One of the interesting rumors I heard while I was there in 2008 was that the marauding beast was the “pet” of a Puerto Rican drug-baron; a pet that had escaped and which was responsible for the mayhem in and around Rio Piedras. Of course, it’s important to note that sightings of so-called “Alien Big Cats” can be found all across the planet. It’s also important to note that the “escapee” theory is one that surfaces regularly when it comes to trying to resolve the puzzle surrounding certain cryptids. Maybe the drug-baron story was merely a Puerto Rican equivalent of unproved claims of big cats escaping from private menageries in the UK. Who knows?

And, in 2013, while again on Puerto Rico with the world of TV, I spent a fascinating couple of hours chatting with a guy who had collected a number of reports of Bigfoot-type creatures on the island. And let’s not forget, too, the Moca Vampire, which plagued the people of Moca, Puerto Rico in 1975. Then there is the account of Frank Drake, of the Search for Extraterrestrial Intelligence (SETI) fame.

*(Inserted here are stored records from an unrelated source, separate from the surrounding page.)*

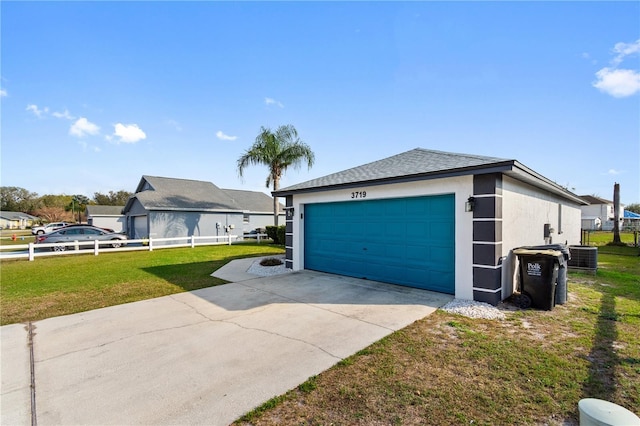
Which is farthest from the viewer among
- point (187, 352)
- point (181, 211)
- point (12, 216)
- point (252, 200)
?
point (12, 216)

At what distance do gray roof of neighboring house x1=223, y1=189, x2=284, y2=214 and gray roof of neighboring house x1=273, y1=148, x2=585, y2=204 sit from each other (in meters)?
19.9

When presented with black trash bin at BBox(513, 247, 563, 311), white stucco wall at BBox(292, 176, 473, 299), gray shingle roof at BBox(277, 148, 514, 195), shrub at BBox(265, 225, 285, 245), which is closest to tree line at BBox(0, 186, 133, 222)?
shrub at BBox(265, 225, 285, 245)

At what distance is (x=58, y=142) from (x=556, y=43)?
881 inches

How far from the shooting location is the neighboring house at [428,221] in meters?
5.74

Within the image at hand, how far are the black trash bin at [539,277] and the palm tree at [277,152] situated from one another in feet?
56.0

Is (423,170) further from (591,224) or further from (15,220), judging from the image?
(15,220)

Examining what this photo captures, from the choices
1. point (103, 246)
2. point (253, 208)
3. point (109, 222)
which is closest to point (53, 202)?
point (109, 222)

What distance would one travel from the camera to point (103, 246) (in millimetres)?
19641

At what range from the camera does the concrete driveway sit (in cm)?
267

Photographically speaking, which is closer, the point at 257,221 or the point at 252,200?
the point at 257,221

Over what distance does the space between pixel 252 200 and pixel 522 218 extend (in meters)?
27.0

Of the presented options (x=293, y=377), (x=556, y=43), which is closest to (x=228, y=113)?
(x=556, y=43)

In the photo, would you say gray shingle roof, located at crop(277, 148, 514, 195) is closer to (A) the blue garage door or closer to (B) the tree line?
(A) the blue garage door

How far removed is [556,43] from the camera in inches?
297
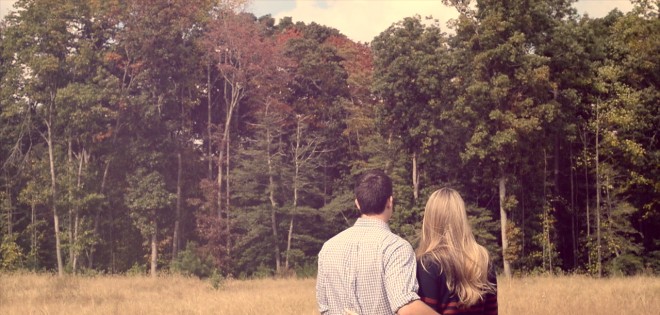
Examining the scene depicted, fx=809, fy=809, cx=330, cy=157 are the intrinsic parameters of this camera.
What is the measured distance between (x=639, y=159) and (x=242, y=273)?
18842 mm

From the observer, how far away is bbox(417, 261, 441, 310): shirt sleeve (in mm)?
4164

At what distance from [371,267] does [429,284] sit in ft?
1.18

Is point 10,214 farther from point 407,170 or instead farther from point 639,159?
point 639,159

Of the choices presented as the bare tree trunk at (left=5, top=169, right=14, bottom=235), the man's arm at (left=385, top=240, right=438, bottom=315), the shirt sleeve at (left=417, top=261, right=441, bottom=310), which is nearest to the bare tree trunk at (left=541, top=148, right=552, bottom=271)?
the bare tree trunk at (left=5, top=169, right=14, bottom=235)

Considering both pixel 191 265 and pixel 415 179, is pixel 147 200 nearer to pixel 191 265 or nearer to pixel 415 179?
pixel 191 265

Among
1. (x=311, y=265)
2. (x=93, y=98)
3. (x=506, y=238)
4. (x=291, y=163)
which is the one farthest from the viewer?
(x=291, y=163)

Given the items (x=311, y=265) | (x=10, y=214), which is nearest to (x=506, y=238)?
(x=311, y=265)

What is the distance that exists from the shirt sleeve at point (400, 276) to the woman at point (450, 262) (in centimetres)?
25

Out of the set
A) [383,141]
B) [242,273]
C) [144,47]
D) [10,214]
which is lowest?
[242,273]

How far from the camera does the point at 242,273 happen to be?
1544 inches

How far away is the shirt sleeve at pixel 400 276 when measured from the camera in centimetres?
389

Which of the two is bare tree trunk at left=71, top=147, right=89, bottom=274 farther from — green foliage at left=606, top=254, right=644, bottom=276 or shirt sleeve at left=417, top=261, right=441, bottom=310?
shirt sleeve at left=417, top=261, right=441, bottom=310

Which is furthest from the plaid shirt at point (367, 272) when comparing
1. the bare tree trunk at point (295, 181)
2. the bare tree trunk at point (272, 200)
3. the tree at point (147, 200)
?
the bare tree trunk at point (272, 200)

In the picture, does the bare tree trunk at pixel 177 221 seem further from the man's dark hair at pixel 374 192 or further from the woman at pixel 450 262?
the man's dark hair at pixel 374 192
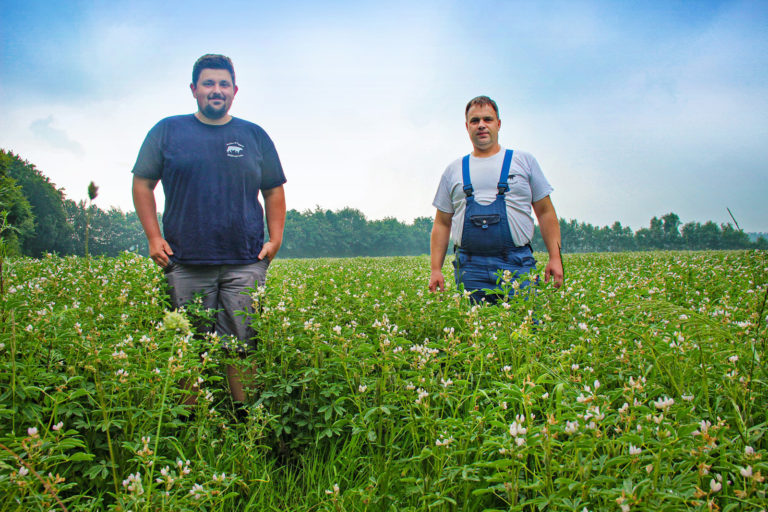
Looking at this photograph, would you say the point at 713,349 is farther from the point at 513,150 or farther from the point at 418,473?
the point at 513,150

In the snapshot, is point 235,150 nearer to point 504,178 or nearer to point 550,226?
point 504,178

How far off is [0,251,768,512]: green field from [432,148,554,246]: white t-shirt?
1.09 metres

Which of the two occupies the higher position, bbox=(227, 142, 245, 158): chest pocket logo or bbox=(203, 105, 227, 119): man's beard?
bbox=(203, 105, 227, 119): man's beard

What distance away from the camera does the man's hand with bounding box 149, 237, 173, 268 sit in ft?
12.4

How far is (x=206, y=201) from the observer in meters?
3.86

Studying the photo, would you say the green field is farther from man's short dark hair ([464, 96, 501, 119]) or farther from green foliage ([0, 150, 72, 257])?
green foliage ([0, 150, 72, 257])

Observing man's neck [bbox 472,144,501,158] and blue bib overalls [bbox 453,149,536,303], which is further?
man's neck [bbox 472,144,501,158]

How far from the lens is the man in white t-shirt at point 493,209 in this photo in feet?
14.5

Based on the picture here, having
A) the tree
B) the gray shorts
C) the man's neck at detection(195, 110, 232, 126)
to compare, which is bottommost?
the gray shorts

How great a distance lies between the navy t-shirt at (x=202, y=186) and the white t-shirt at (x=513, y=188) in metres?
2.45

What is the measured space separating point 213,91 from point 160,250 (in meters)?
1.74

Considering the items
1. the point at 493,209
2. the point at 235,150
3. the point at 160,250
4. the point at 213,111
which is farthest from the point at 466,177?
the point at 160,250

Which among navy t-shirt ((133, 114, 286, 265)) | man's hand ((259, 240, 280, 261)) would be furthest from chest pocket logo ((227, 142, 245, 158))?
man's hand ((259, 240, 280, 261))

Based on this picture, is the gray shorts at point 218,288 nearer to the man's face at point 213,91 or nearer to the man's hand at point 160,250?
the man's hand at point 160,250
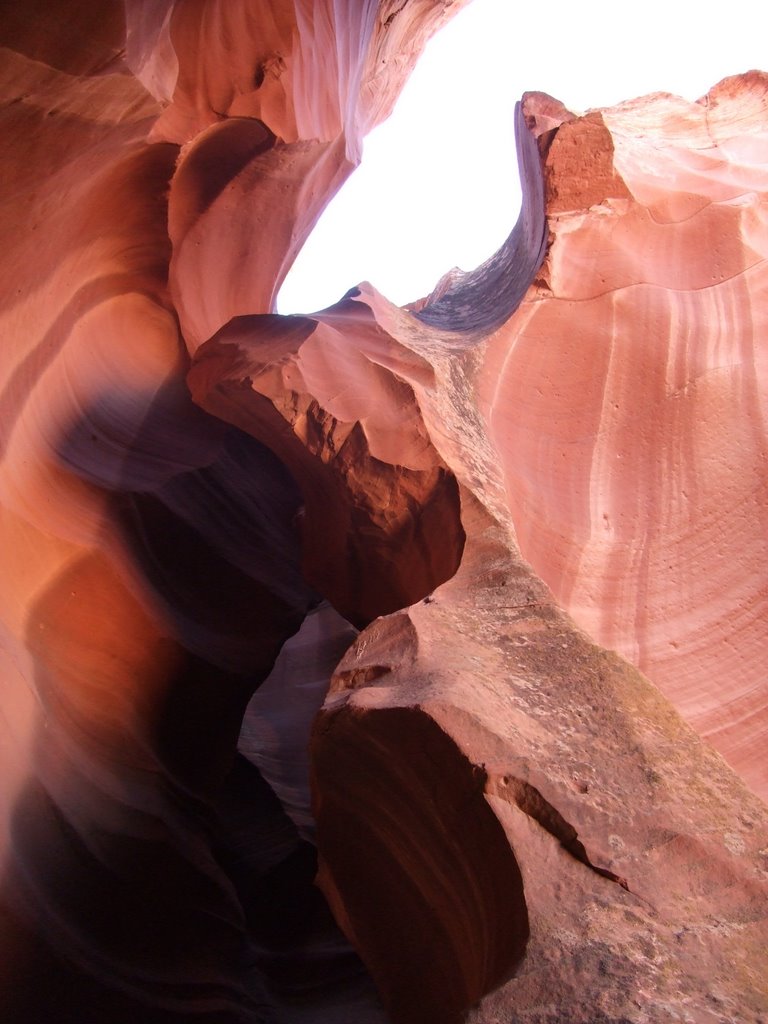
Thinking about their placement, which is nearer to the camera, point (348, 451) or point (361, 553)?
point (348, 451)

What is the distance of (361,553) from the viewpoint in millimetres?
4734

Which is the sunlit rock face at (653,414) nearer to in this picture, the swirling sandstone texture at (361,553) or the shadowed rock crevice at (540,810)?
the swirling sandstone texture at (361,553)

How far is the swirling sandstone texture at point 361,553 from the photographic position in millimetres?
2611

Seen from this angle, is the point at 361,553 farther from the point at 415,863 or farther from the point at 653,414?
the point at 415,863

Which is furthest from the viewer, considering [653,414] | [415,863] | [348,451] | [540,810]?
[653,414]

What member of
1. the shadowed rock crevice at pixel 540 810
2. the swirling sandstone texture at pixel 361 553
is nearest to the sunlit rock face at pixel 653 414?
the swirling sandstone texture at pixel 361 553

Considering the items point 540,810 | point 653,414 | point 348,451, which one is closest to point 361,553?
point 348,451

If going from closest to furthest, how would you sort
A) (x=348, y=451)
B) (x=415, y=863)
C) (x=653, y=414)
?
1. (x=415, y=863)
2. (x=348, y=451)
3. (x=653, y=414)

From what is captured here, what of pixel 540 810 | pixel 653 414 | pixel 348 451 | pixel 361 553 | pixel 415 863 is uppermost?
pixel 348 451

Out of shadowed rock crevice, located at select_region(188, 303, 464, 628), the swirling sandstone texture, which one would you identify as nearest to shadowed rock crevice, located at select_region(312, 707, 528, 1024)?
the swirling sandstone texture

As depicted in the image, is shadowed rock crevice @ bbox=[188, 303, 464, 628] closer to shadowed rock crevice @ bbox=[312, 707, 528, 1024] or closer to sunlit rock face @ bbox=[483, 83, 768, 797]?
sunlit rock face @ bbox=[483, 83, 768, 797]

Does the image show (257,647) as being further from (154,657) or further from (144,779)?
(144,779)

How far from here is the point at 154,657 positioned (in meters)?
5.51

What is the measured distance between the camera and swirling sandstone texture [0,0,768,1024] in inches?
103
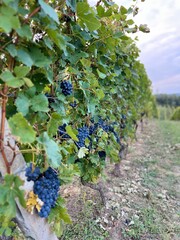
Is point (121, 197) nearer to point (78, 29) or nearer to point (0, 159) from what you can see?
point (78, 29)

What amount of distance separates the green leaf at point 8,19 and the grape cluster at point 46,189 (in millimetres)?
602

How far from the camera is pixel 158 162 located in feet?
18.1

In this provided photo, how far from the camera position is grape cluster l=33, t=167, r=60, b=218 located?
100 centimetres

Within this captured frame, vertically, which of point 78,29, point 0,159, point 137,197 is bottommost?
point 137,197

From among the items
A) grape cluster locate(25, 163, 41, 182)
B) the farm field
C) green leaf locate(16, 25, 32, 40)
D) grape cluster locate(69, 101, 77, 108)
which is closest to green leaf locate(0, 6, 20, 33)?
green leaf locate(16, 25, 32, 40)

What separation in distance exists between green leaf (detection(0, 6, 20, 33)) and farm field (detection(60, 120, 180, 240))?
198 cm

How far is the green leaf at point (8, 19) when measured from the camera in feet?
2.09

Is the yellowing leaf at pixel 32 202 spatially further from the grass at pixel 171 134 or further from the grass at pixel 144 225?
the grass at pixel 171 134

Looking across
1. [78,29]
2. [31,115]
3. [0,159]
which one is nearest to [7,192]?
[0,159]

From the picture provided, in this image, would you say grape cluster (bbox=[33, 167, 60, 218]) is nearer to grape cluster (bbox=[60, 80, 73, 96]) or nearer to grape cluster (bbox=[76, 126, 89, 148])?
grape cluster (bbox=[60, 80, 73, 96])

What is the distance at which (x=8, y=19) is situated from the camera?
25.5 inches

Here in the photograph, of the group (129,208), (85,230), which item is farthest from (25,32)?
(129,208)

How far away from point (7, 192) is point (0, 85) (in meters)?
0.39

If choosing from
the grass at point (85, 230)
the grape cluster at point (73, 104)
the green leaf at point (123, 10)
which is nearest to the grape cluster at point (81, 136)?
the grape cluster at point (73, 104)
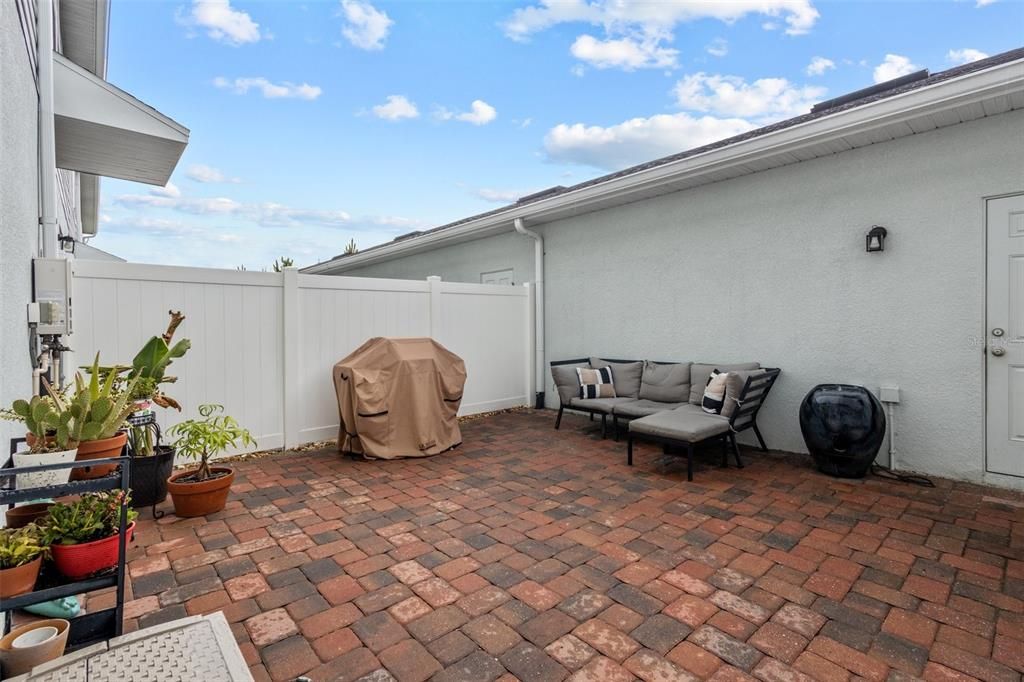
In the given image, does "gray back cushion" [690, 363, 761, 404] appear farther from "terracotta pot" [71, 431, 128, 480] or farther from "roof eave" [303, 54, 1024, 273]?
"terracotta pot" [71, 431, 128, 480]

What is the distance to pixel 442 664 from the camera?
6.29ft

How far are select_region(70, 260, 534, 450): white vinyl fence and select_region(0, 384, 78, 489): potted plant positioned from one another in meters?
2.33

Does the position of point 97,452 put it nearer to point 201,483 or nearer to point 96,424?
point 96,424

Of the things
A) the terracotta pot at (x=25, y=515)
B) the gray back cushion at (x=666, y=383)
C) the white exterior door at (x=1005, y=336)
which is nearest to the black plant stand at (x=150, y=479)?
the terracotta pot at (x=25, y=515)

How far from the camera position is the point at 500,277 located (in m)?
8.66

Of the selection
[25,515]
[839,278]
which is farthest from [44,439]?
[839,278]

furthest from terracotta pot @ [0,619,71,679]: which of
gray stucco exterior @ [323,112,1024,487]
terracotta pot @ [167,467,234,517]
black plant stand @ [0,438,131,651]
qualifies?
gray stucco exterior @ [323,112,1024,487]

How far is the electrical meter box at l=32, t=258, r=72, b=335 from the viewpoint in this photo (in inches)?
112

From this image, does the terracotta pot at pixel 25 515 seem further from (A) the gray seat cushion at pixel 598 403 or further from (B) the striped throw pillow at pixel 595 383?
(B) the striped throw pillow at pixel 595 383

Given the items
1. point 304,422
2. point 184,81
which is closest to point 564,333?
point 304,422

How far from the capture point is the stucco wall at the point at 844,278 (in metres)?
4.00

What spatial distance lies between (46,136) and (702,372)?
19.4ft

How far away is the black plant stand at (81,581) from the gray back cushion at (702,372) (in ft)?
16.3

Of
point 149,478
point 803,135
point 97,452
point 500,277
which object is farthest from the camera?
point 500,277
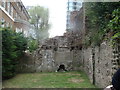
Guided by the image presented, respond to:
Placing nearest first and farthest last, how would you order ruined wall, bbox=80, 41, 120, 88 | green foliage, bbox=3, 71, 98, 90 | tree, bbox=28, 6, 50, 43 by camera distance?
ruined wall, bbox=80, 41, 120, 88 → green foliage, bbox=3, 71, 98, 90 → tree, bbox=28, 6, 50, 43

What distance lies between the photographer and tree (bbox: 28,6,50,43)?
1389cm

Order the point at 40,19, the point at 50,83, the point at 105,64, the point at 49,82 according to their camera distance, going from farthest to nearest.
→ 1. the point at 40,19
2. the point at 49,82
3. the point at 50,83
4. the point at 105,64

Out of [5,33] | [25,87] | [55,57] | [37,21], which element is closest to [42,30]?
[37,21]

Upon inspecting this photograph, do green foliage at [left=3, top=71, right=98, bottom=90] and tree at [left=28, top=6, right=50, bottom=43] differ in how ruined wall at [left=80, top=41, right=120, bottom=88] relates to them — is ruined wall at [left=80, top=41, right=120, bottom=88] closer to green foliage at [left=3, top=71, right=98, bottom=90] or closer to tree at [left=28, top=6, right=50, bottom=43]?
green foliage at [left=3, top=71, right=98, bottom=90]

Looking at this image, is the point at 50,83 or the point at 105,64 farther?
the point at 50,83

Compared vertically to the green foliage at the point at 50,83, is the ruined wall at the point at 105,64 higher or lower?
higher

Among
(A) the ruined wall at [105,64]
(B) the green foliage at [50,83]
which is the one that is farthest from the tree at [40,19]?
(A) the ruined wall at [105,64]

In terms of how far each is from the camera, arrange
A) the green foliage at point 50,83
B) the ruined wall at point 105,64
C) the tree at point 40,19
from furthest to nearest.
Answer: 1. the tree at point 40,19
2. the green foliage at point 50,83
3. the ruined wall at point 105,64

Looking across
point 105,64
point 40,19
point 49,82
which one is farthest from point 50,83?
point 40,19

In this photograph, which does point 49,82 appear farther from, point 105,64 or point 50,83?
point 105,64

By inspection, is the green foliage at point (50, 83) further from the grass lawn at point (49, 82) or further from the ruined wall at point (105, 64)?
the ruined wall at point (105, 64)

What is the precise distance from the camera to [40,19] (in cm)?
1484

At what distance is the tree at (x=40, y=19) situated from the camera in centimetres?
1389

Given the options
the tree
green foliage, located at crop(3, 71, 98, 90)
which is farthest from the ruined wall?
the tree
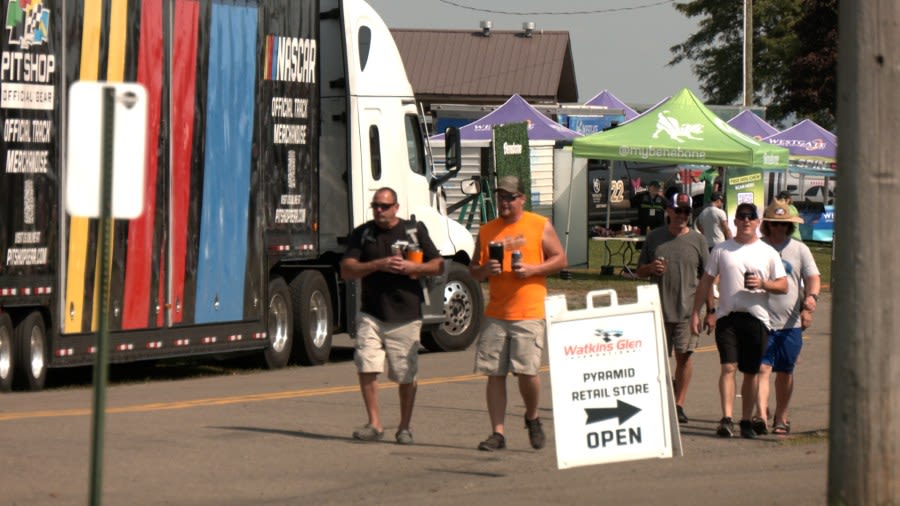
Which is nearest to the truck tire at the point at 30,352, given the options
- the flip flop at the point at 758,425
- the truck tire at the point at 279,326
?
the truck tire at the point at 279,326

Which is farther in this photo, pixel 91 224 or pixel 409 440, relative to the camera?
pixel 91 224

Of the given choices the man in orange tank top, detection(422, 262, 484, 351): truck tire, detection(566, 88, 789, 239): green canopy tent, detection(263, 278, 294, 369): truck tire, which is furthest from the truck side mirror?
detection(566, 88, 789, 239): green canopy tent

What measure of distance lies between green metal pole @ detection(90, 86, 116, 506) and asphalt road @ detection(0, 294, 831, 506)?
298cm

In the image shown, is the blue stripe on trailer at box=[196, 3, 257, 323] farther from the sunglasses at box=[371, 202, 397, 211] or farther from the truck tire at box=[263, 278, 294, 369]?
the sunglasses at box=[371, 202, 397, 211]

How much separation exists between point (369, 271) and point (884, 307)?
506 cm

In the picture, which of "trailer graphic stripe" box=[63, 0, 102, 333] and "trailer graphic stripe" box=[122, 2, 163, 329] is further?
"trailer graphic stripe" box=[122, 2, 163, 329]

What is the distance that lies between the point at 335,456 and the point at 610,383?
6.80 feet

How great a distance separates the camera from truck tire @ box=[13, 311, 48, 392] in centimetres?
1583

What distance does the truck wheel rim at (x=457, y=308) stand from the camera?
69.4 ft

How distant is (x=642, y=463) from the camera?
1210cm

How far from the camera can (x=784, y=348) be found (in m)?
13.6

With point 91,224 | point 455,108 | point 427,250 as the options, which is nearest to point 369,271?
point 427,250

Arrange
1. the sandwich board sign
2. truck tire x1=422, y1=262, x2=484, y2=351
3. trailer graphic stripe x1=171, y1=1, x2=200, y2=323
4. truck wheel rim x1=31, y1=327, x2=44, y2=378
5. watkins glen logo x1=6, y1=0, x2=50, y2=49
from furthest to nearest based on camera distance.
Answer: truck tire x1=422, y1=262, x2=484, y2=351 → trailer graphic stripe x1=171, y1=1, x2=200, y2=323 → truck wheel rim x1=31, y1=327, x2=44, y2=378 → watkins glen logo x1=6, y1=0, x2=50, y2=49 → the sandwich board sign

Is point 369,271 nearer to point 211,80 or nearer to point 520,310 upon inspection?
point 520,310
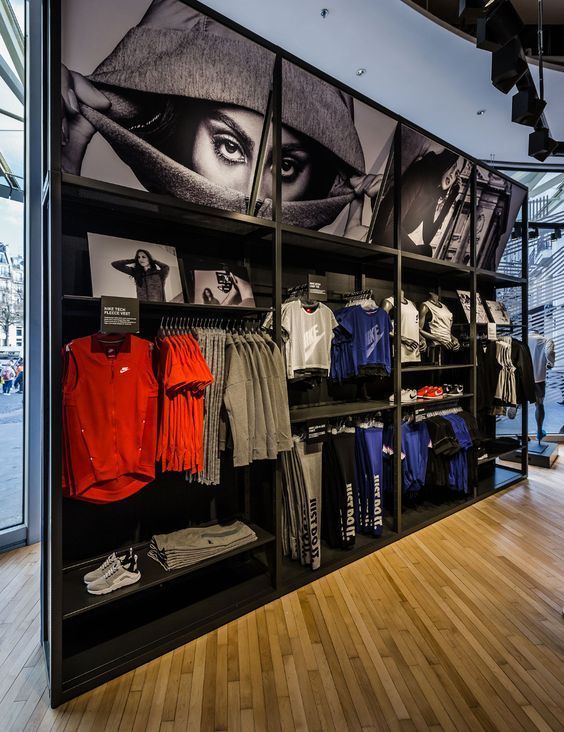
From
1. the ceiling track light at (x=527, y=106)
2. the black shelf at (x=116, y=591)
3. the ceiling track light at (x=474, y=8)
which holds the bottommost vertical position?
the black shelf at (x=116, y=591)

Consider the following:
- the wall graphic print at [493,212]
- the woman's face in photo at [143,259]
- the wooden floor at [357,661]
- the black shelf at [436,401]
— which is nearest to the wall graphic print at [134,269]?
the woman's face in photo at [143,259]

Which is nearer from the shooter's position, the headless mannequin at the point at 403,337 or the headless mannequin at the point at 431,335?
the headless mannequin at the point at 403,337

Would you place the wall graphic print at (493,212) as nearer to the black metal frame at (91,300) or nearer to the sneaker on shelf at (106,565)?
the black metal frame at (91,300)

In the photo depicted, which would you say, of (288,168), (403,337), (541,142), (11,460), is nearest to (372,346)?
(403,337)

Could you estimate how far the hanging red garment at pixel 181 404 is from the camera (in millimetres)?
1869

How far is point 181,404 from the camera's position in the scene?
74.9 inches

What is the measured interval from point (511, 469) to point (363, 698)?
150 inches

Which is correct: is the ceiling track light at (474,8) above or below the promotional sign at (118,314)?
above

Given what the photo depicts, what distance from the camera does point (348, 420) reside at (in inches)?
115

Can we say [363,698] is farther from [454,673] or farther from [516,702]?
[516,702]

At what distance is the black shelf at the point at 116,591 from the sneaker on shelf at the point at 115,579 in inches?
0.7

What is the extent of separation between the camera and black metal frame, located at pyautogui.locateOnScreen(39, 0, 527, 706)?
1.60 meters

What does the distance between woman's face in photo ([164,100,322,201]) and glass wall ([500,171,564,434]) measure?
4.19 metres

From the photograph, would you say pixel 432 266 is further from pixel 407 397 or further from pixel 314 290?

When Drake decided to make it his life’s work to search for alien intelligences, he went down a road that eventually led him to the Arecibo Radio Telescope, which is located on the island of Puerto Rico, and where he, Drake, eventually rose to the position of Director. As Drake noted in his 1994 book, Is Anyone Out There?, it was at some point early in his tenure as Director – in the mid 1960s – that a guard at the observatory claimed to have seen a sinister-looking figure dressed in a black cloak “walking the narrow trail around the perimeter of the bowl.”

The guard was of the opinion that the dark figure was nothing less than a blood draining – and blood drinking – vampire. Despite his skepticism, Drake politely accepted the guard’s report and agreed to at least take a look at it. Forty eight hours later, said Drake, “I really was forced to look into it…because a cow was found dead on a nearby farm, with all the blood drained from its body. The vampire rumor spread had already spread through the observatory staff, and now the cow incident whipped the fears of many people into a frenzy.”

And you thought the Chupacabra was the weirdest thing about Puerto Rico?